El rechazo, lejos de hundir a Juan, le hizo insistir una y otra vez hasta que un equipo le quisiera, hasta que encontró a uno en el que le acogieron con los brazos abiertos, fundamentalmente porque era el mejor jugador, de lejos. Consciente de que él solo no iba a ningún lado, enseñaba todo lo que sabía a los que peor jugaban, les enviaba los vídeos que se sabía de memoria por facebook, les corregía en los entrenamientos: su meta era llegar a formar un equipo, unidos por una idea de juego, solidario a la vez que competitivo.

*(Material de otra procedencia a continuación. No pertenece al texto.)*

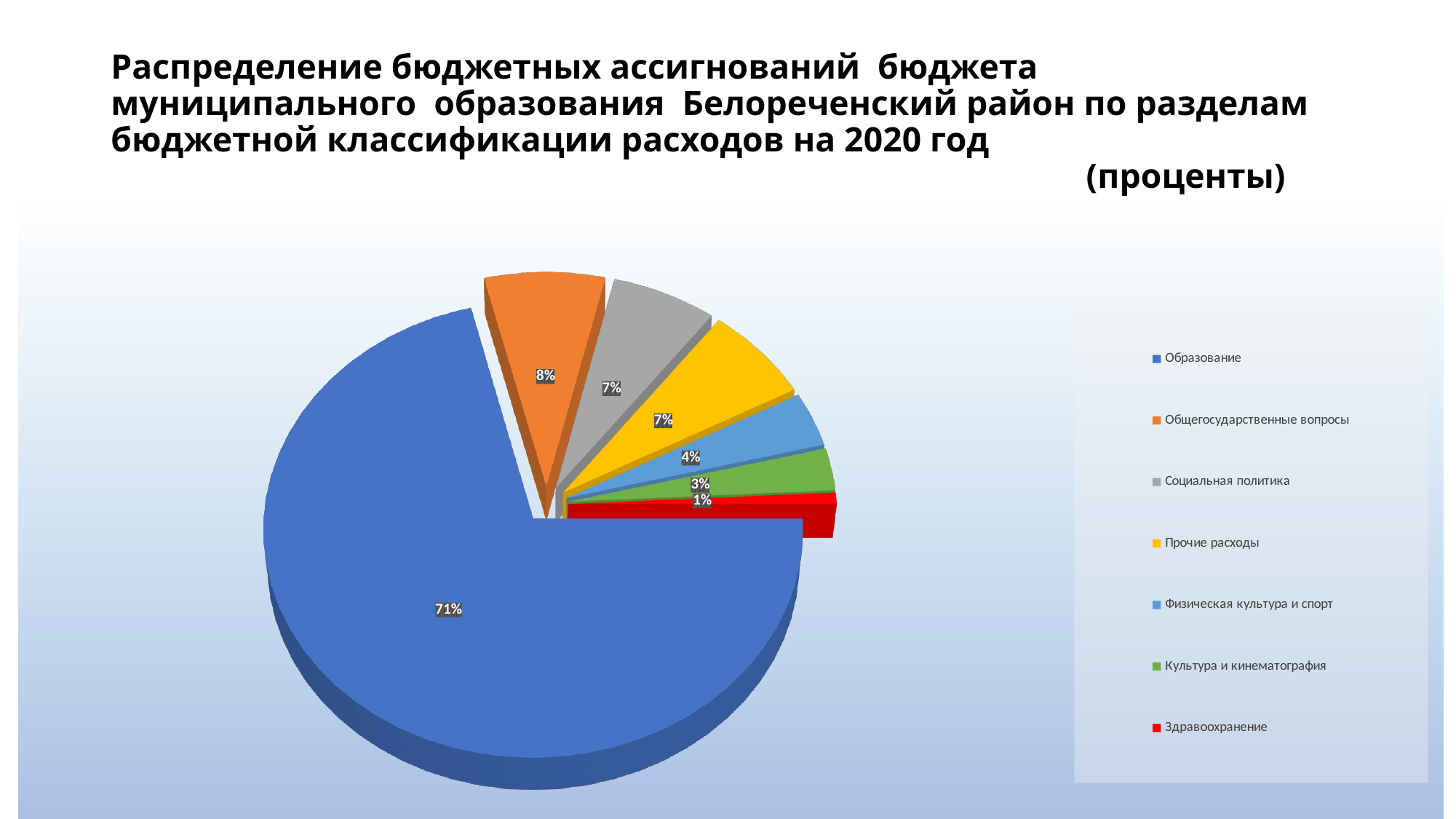
What share of the budget goes to Здравоохранение? 1% What share of the budget goes to Физическая культура и спорт? 4% What share of the budget goes to Общегосударственные вопросы? 8% Which category has the smallest share of the pie? Здравоохранение What share of the budget goes to Культура и кинематография? 3% Which colour represents Прочие расходы in the legend? yellow How many categories does the pie chart show? 7 What is the difference in percentage points between Образование and Общегосударственные вопросы? 63 Which category has the largest share of the pie? Образование Which is larger, the share for Физическая культура и спорт or the share for Культура и кинематография? Физическая культура и спорт What share of the budget goes to Образование? 71% What kind of chart is shown on the slide? pie chart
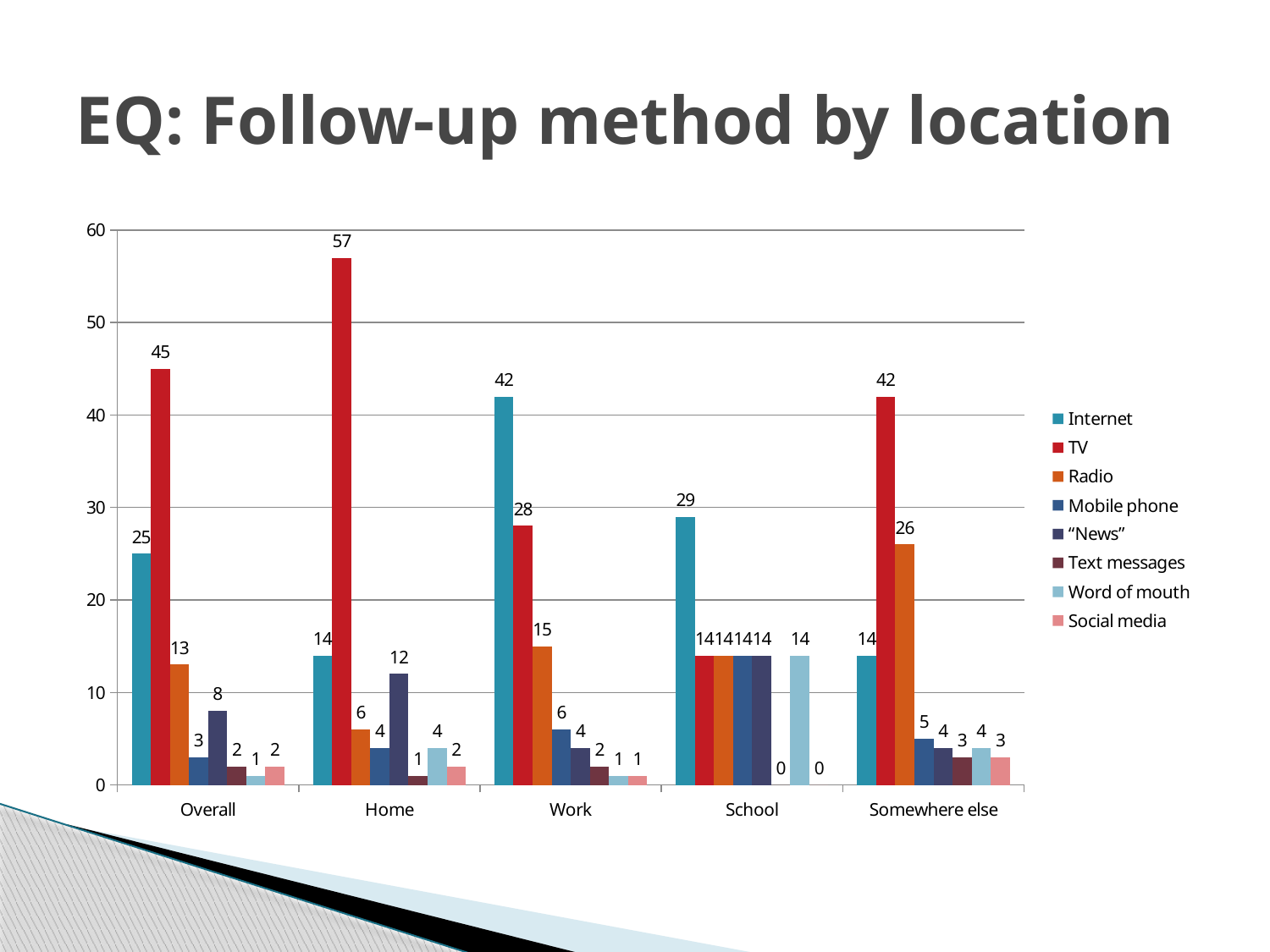
What is the value for TV at Home? 57 What is the value for Radio at Somewhere else? 26 Which location has the lowest Internet value? Home and Somewhere else (both 14) How many series does the legend list? 8 How many location categories are shown on the x axis? 5 What is the value for Internet at Work? 42 What kind of chart is shown on the slide? Bar chart What is the value for "News" at Home? 12 What is the difference between the TV value and the Internet value for Overall? 20 Which location has the highest TV value? Home What is the title of the chart on the slide? EQ: Follow-up method by location At Work, which is larger, Internet or TV? Internet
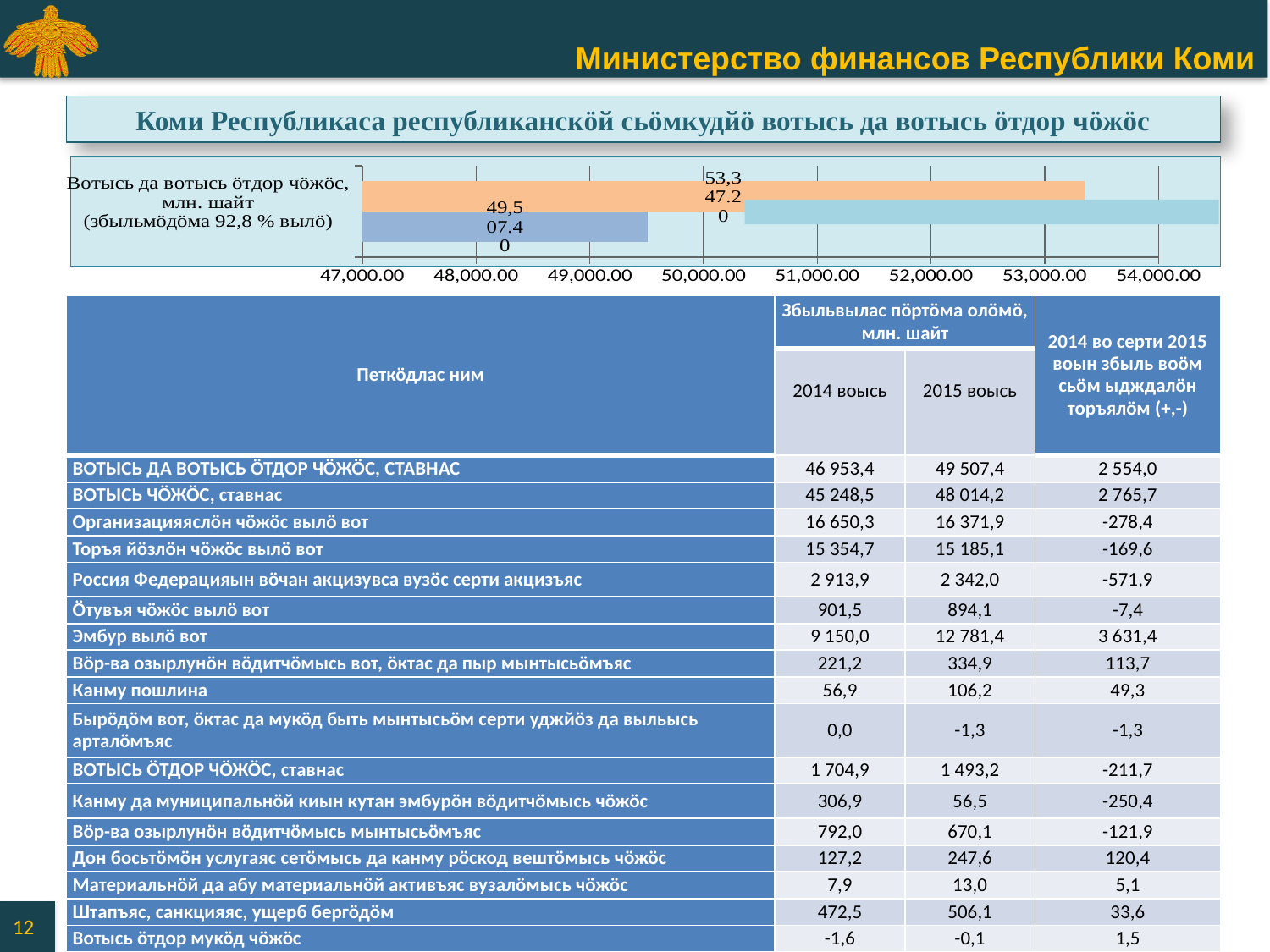
What is the highest value shown on the chart's horizontal axis? 54,000.00 How many categories does the chart's vertical axis list? 1 Which is larger, the orange bar or the dark blue bar? orange bar How many bars are plotted in the chart? 3 Which bar is the shortest in the chart: the orange, the light blue, or the dark blue one? dark blue Is the value of the dark blue bar greater or less than 50,000.00? less What is the lowest value shown on the chart's horizontal axis? 47,000.00 Is the value of the orange bar greater or less than 53,000.00? greater What kind of chart is shown on the slide? bar chart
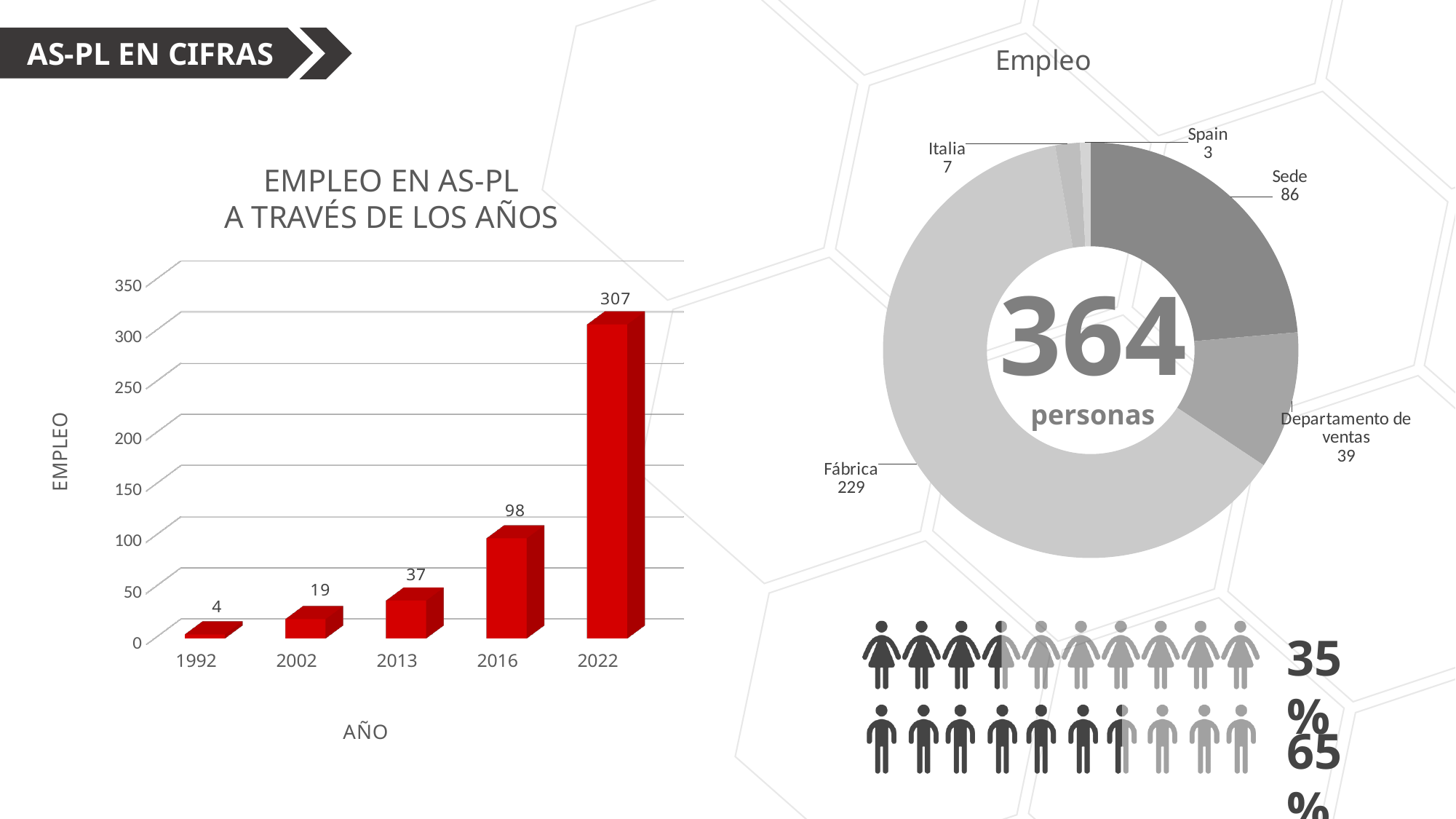
What kind of chart is 'EMPLEO EN AS-PL A TRAVÉS DE LOS AÑOS'? bar chart In the 'EMPLEO EN AS-PL A TRAVÉS DE LOS AÑOS' chart, what is the value for 2022? 307 In the 'Empleo' chart, how many categories are shown? 5 In the 'Empleo' chart, which category has the largest value? Fábrica In the 'EMPLEO EN AS-PL A TRAVÉS DE LOS AÑOS' chart, which year has the lowest value? 1992 In the 'EMPLEO EN AS-PL A TRAVÉS DE LOS AÑOS' chart, what is the difference between the values for 2022 and 2016? 209 In the 'EMPLEO EN AS-PL A TRAVÉS DE LOS AÑOS' chart, how many years are shown on the x axis? 5 In the 'Empleo' chart, what is the value for Fábrica? 229 In the 'Empleo' chart, which is larger, Sede or Italia? Sede In the 'EMPLEO EN AS-PL A TRAVÉS DE LOS AÑOS' chart, do the values rise or fall from 1992 to 2022? rise In the 'Empleo' chart, what is the value for Departamento de ventas? 39 In the 'EMPLEO EN AS-PL A TRAVÉS DE LOS AÑOS' chart, what is the value for 2013? 37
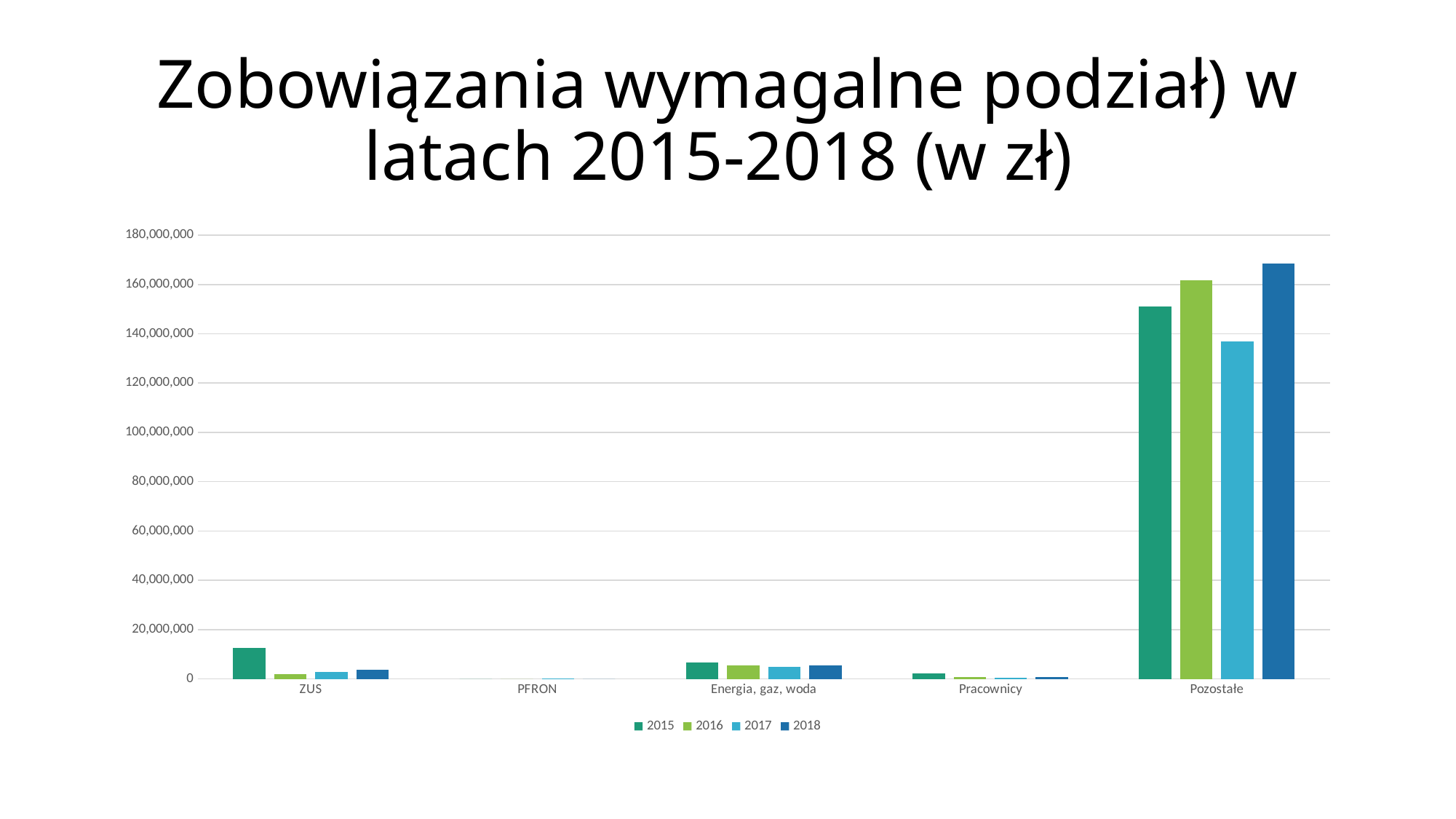
Which category has the lowest values across all years? PFRON How many series does the legend list? 4 Is the 2018 value for Pozostałe greater or less than 160,000,000? greater Which category has the highest value for 2018? Pozostałe What kind of chart is shown on the slide? bar chart For ZUS, which is larger: the 2015 value or the 2016 value? 2015 What are the entries listed in the legend? 2015, 2016, 2017, 2018 Is the 2017 value for Pozostałe greater or less than 140,000,000? less For Pozostałe, which is larger: the 2015 value or the 2016 value? 2016 How many categories are shown on the x axis? 5 Is the 2015 value for ZUS greater or less than 20,000,000? less For Pozostałe, which year has the highest value? 2018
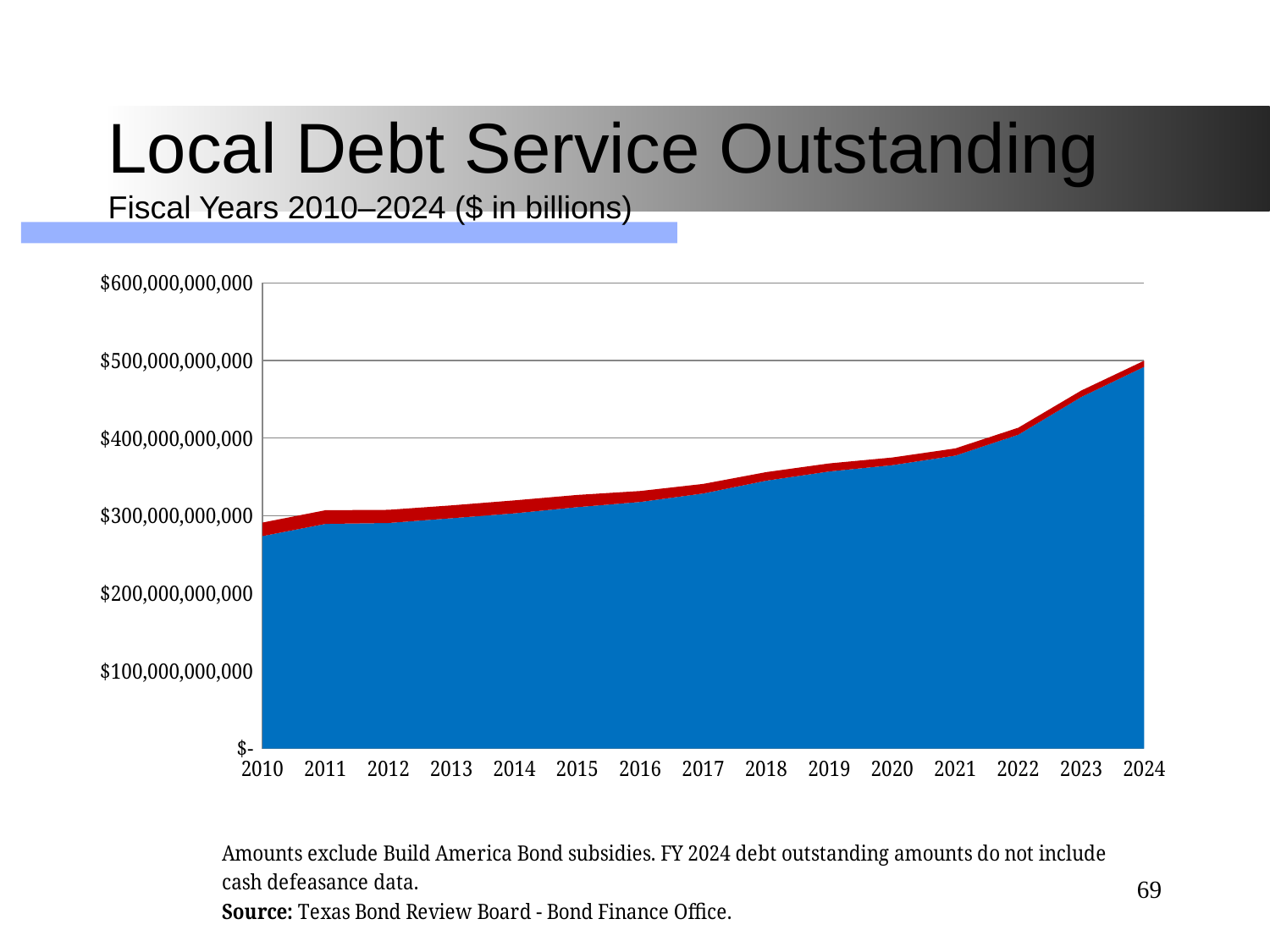
Is the total value for 2015 greater or less than $300,000,000,000? greater What kind of chart is shown on the slide? Area chart Which fiscal year has the highest total local debt service outstanding? 2024 Do the values generally rise or fall from 2010 to 2024? Rise What is the title of the chart on the slide? Local Debt Service Outstanding Which fiscal year has the lowest total local debt service outstanding? 2010 How many stacked series (colored areas) are shown in the chart? 2 Is the total value for 2010 greater or less than $400,000,000,000? less Is the total value for 2021 greater or less than $400,000,000,000? less How many fiscal years are plotted along the x axis? 15 Which is larger, the total value for 2023 or the total value for 2018? 2023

Empezaron mal la temporada, pero según iban pasando las jornadas las piezas del equipo de Juan iban encajando cada vez más y más. Remontaron posiciones en la clasificación a la vez que aumentaba la expectación por ver a ese equipo, liderado por un chino zurdo, que era tan difícil de batir. Llegaron a la final del campeonato... contra el equipo de su colegio, aquel que no le aceptó en sus filas.

                                                            


Más allá del posible rencor, Juan concebía el fútbol como un conjunto de oportunidades, había que ser lo suficientemente listo y fuerte para saber aprovecharlas y ahora se presentaba una de ellas. Le sorprendió que quien le quitó el puesto en el equipo del colegio, el chaval inglés del Arsenal, jugaba ahora de lateral derecho y más que habiendo pasado una larga temporada en la gran ciudad, se dirigía a sus compañeros en inglés. Juan se acordó de inmediato de sus padres, llegados del Lejano Oriente y en apenas unas pocas semanas ya se entendían con los clientes de su tienda en su propio idioma.

La final estaba transcurriendo sin sorpresas, el equipo de Juan se defendía muy bien y movía el balón con soltura y atrevimiento. Llegaba con claridad al área contraria. El equipo del colegio de Juan no se quedaba atrás, pero no parecía que iba a ser el día de los delanteros.
Nuestro jugador zurdo se fue haciendo dueño y señor del partido, solidario en el esfuerzo defensivo, ayudaba en el centro del campo y rompía por la banda la defensa rival. Hay quien piensa que hacer una entrada fuerte es un simple lance del juego mientras que quien hace un túnel, un sombrero o un espectacular regate es un provocador que se ríe de su rival. Uno de estos últimos fue quien se cargó a Juan para el fútbol: luego de recoger el balón en su propia área, Juan arrancó por su banda, regateó a quien le salía al frente, bicicletas o ruletas no tenían secretos para él, cuando se disponía a ejecutar al portero de un potente zurdazo el último defensa llegó al corte con los tacos a la altura de la rodilla. Escalofriante. Todos, jugadores y público quedaron en silencio.
Nadie reaccionaba hasta que un padre que estaba de espectador acertó a llamar a una ambulancia ante los gritos de Juan.

Lejos de quejarse, nuestro zurdo asumió su destino y supo aprovechar las oportunidades que su lesión le ofreció: conoció a la mujer de su vida mientras se recuperaba de su lesión, una chica oriental cuyo rostro parecía sacado de una figura de porcelana. Aunque tuvo la oportunidad de ir a la universidad, prefirió hacerse cargo del negocio familiar y ayudar a sus padres a jubilarse. Ahora, mientras regenta su propia tienda de alimentación, enseña a su hijo los vídeos de fútbol que él mismo veía cuando tenía su edad mientras éste sueña con pegar el balón a su zurda mientras corre levantando la cal de la banda.